In zijn soloshow – zijn eerste in Den Haag – bij Hoorn en Reniers toont Casper Verborg (1981) onder meer een groot, recent tweeluik. Op het linkerluik is een ontmoeting te zien tussen de presidenten Kim Jong-un en Donald Trump, terwijl het rechterluik gedomineerd wordt door een felgele gorilla. Verborg heeft het als titel Offspring gegeven, waarmee Verborg een handreiking aan de kijker lijkt te geven voor de interpretatie. Immers, zowel de mens als de gorilla hebben een gezamenlijke aapachtige voorvader. Maar ook daar stokt de interpretatie weer, want wat zegt dat gegeven over de beide presidenten? Zowel gorilla’s als de beide machtige mannen staan bekend om hun borstklopperij, de eersten letterlijk, de tweeden figuurlijk. Is het mensdom daarmee niet verder gekomen dan de gorilla’s? Maar wie zegt dan dat de gorilla’s niet ver gekomen zijn? De gorilla is in het algemeen een vredelievende plantenetende soort, die zich het liefste niet al te veel met andere soorten bemoeit. Is dat te prefereren boven het mensdom? En in hoeverre voel je je als mensdom vertegenwoordigd door de twee presidenten? Verborg geeft er geen antwoord op; het zelfs maar de vraag of dat zijn vragen zouden zijn. En er is meer: de figuren zijn in een ruimte geplaatst vol abstracte, organische structuren. Het felle geel van de gorilla domineert de gehele voorstelling; het komt terug in de kleding van Kim en in de structuren in de bovenste helft van de schilderijen. Die verschillende gekleurde structuren, hoezeer ook gebaseerd op reële structuren, zijn in feite puur schilderkunstig, ze creëren een schilderkunstige ruimte en ze bemoeilijken in feite weer de interpretatiesprong. Een ieder zal wel, terecht of onterecht, zijn of haar mening klaar hebben over Kim en Trump en desnoods ook over de combinatie met een gorilla, maar wat is die mening nog waard tegenover die kleurrijke schilderkunstige setting? Je zou, als bij Wiegmink, kunnen stellen dat de gorilla en de structuren feestelijk en kleurrijk zegevieren over het mensdom, maar je zou ook weer aan een droom, misschien zelfs een nachtmerrie kunnen denken. Verborg onthoudt zich echter in het schilderij consequent van enig commentaar die een dergelijke interpretatie zou kunnen inhouden. Hij werpt je als kijker bij iedere poging tot verdere interpretatie terug op het schilderkunstige van het schilderij. Offspring is zowel autonoom als niet-autonoom. Het gaat ergens over, maar zowel dankzij als ondanks dat, gaat het vooral over zichzelf.

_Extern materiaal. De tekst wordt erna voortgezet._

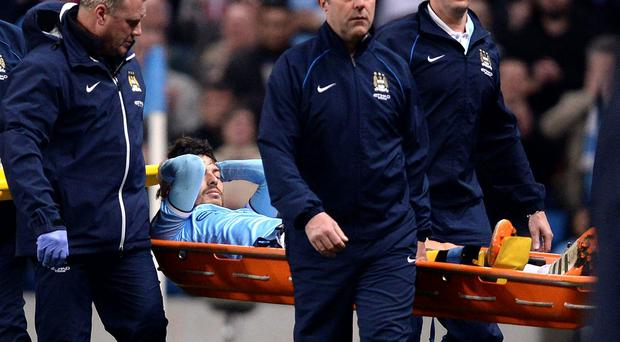 Manchester City's David Silva is carried off on a stretcher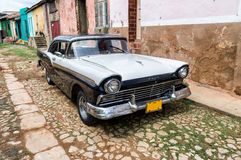 Street scene with vintage car in HTrinidad, Cuba. Royalty Free Stock Images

Beide schilders, Wiegmink en Verborg, zijn rasschilders voor wie kleur, verfstructuur en het aanbrengen van de verf zelf boekdelen spreken. Het gaat bij hen niet alleen om wat er geschilderd is, maar ook om hoe het geschilderd is. Tegelijkertijd laten ze onderdelen van de realiteit van het leven zien die hen fascineren. Het zijn de sporen van een realiteit die, als bij Arigawa, misschien dwingend was. Bij Arigawa zijn dat de muur, de structuren en de lijmresten, bij Wiegmink is het de tegenstelling tussen modernistische, architectonische maakbaarheid en de vegetatie die het allemaal overneemt, en bij Verborg blijkt zelfs de actualiteit niet veilig te zijn.
Uiteraard is de interpretatiesprong van toepassing bij ieder kunstwerk dat wat meer wil voorstellen dan een reclame- of verkeersbord, maar Arikawa lokt die sprong mooi uit in de duotentoonstelling met Wiegmink bij Helder. Verborgs solo bij Hoorn en Reniers is verrassend met opvallend felle kleuren die hem ook dwingen tot nog helderder uitspraken, qua compositie en inhoud, dan voorheen, waardoor de interpretatiesprong zich des te scherper aftekent.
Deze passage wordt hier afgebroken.